• **SELECTED PASSAGE**:

··········

Friday 31 July 2009

Day 14 - Passau to Linz

This was the easiest day so far. We completed 62 miles by 13:30 travelling along the Danube all the way. This is the first time we have used this path except for a few miles on previous days. The path travels a few metres from the Danube all the way. The first 45 miles or so are along a gorge with buildings, chapelks and chateaus growing out of the rocks here and there. Its nice to be surrounded by steep hills knowing that you don't have to go up and over them.

It was pleasing to stay on a serene, traffic-free cycle path today. In germany we were not comfortable using them as we tended to miss important road signs, slow ourselves down and end up on gravel tracks or, even worse, muddy farm tracks clogging up our mudguards. However, when we travelled on roads with a cycle alongside, we got frequent beeps from passing motorists to point out that we were breaking rules.

On the Danube way today we saw a large number of cz#ycle tourists for the first time. We were all rewarded with impressive scenery. In 2 places we had to cross the river on a small ferry to stay on the cycle path. After one crossing we saw a lone woman goatherding her flock of a dozen or so. I was half expecting to see the Vonn Trapp family appearing over a hill singing "Doe a Deer". A few miles further on we saw a man with a catapult on the river bank firing shots at swans. Not sure what that was all about.

··········

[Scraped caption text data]
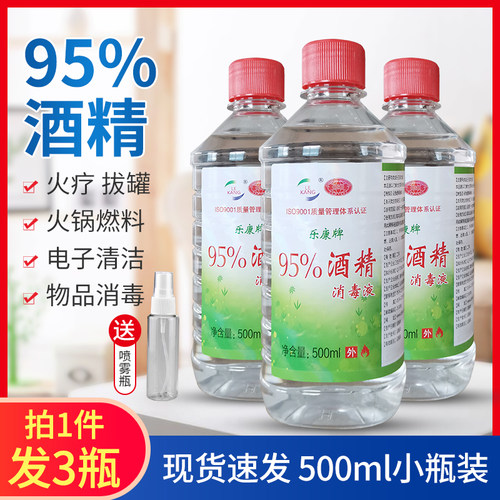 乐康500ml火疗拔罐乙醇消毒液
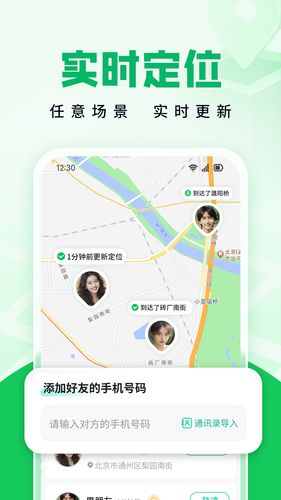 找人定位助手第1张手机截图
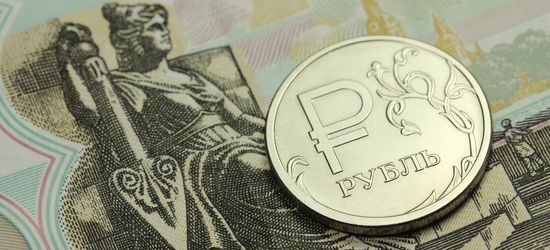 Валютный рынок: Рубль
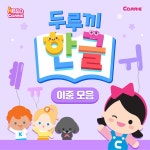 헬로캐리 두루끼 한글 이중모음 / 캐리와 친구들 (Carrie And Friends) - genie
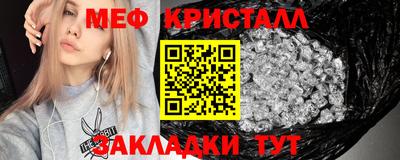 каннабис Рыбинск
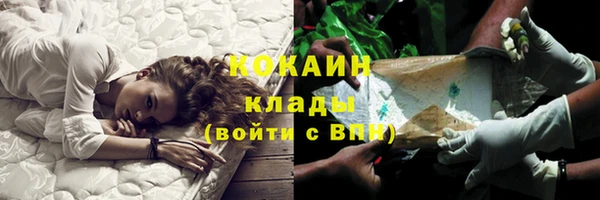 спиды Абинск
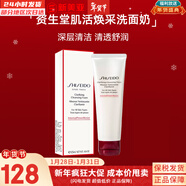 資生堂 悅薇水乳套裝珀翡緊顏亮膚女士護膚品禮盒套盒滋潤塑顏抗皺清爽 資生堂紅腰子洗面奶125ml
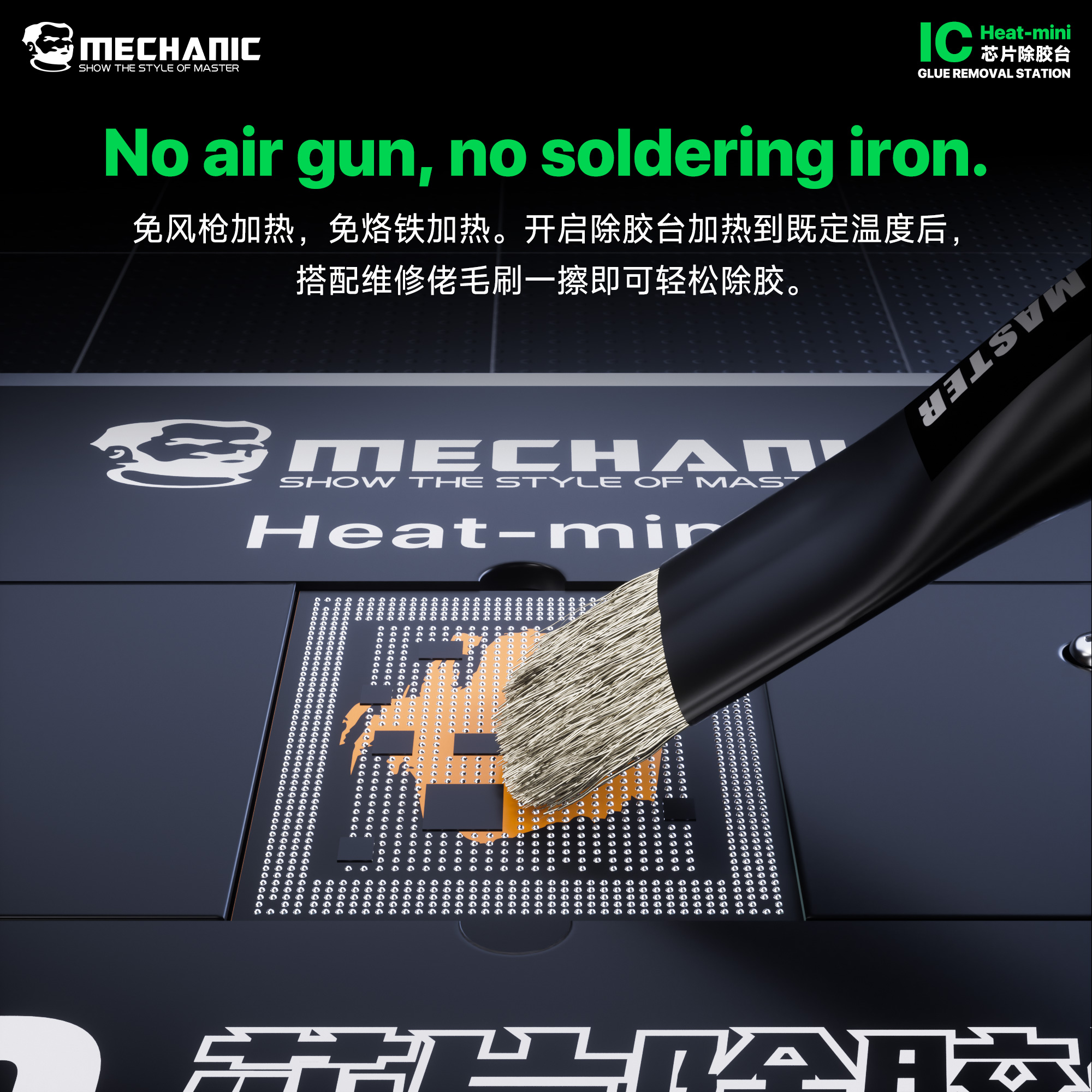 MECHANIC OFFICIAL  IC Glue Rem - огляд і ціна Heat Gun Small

··········

• **ACTIVITIES**:
1. According to the Passau to Linz diary entry, how many miles had the riders covered by 13:30?
2. Carry on writing the Passau to Linz diary entry from where it stops.
The rows stand apart from the Passau to Linz diary entry and are separate material.

• **ANSWER LIST**:
1. 62 miles.

2.
Arriving in Linz, we got the usual traffic dust that sticks to your sun-tan lotion and makes you think your tan is deeper than it really is until you see it disappearing down the shower plug hole. The buildings are starting to look more Austro-Hungarian [Hapsburg emipre?] with more bulbous shapes at the tops of the towers. This evening we will be searching out the famous Linz chocolate cake to go with a cup of coffee.

Barry

Day 13 Straubing to Passau, 60 miles

Sean here again, back on the bike as it is my last day with the family. I've actually had a bit of an adventure hitch-hiking along their route but I guess all thats for another blog. This morning we breakfasted with some sort of German scout group who were staying at our hostel, then hopped straight onto the bikes. Our first task was to find a bike shop and get Kirsty's saddle to stay in one place. At this small shop in Straubing's old centre I just about understood what the man was saying, a true Bayerner his accent was the German equivalent of Rab C. Nesbitt with no teeth and a bellyful of Tenants Super. Still he sorted it out ok and off we went.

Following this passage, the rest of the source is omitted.